Exército e presidente turcos agem como “terroristas” contra cristãos curdos, acusam bispos

| 24 Jun 20

patriarca caldeu louis raphael sako Foto ACN

Louis Raphael Sako, patriarca caldeu: “Não se sabe o que é que Erdogan quer”, diz o patriarca caldeu.  Foto ACN-Portugal

 

Aviões turcos bombardearam na noite de sábado para domingo 21 de junho a região de Zakho, uma cidade do Curdistão iraquiano na fronteira com a Turquia, conhecida por ser o local onde as comunidades cristãs caldeia, síria e assíria têm as suas raízes.

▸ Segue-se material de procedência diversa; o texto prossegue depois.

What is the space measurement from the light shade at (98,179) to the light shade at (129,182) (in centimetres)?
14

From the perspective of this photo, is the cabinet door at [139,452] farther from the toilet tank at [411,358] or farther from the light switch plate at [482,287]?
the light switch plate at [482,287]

Os ataques, que visam atacar as bases do Partido dos Trabalhadores do Curdistão (PKK) em território iraquiano, provocaram a morte de pelo menos cinco civis e deixaram centenas sem casa. Os responsáveis da Igreja Caldeia acusam o exército turco e o Presidente do país, Recep Erdogan, de agirem como “terroristas”.

“Erdogan quer atingir os curdos”, afirma Rabban al-Qas, arcebispo caldeu de Amadiyah-Zakho, citado pelo Vatican News. “E nada parece detê-lo nesta escalada, que corre o risco de ter fortes repercussões para toda a região”, sublinha, nem mesmo o sofrimento que infligem à população civil de cerca de 200 mil pessoas ou os protestos das autoridades do Curdistão iraquiano.

“Fui informado de um cemitério cristão atingido às portas da cidade de Zakho. A movimentação de terra causada ​​pelas bombas tirou os cadáveres dos túmulos… cenas terríveis”, descreve o bispo. Em algumas aldeias nas montanhas, acrescenta, “a maioria das pessoas fugiu com medo de ser atingida por bombas e mísseis turcos … O medo é grande”.

Em declarações à Agência Fides, o patriarca caldeu, Louis Sako, confirma que “a situação é tensa e confusa”. “Não se sabe o que é que Erdogan quer. E o governo iraquiano não tem possibilidades de fazer frente a uma possível guerra com a Turquia. Temos de enfrentar problemas cada vez mais graves, um atrás do outro, é uma espiral que deixa as pessoas sem alento e debaixo do peso da fadiga e da preocupação”.

A região de Zakho é considerada estratégica, tendo sido ali que se instalaram, nos anos noventa e na década seguinte, as bases militares dos Estados Unidos e da Turquia. O embaixador turco no Iraque declarou que o seu governo “continuará a lutar contra o PKK onde quer que esteja, a menos que o Iraque tome medidas para pôr fim à presença do PKK no seu país”.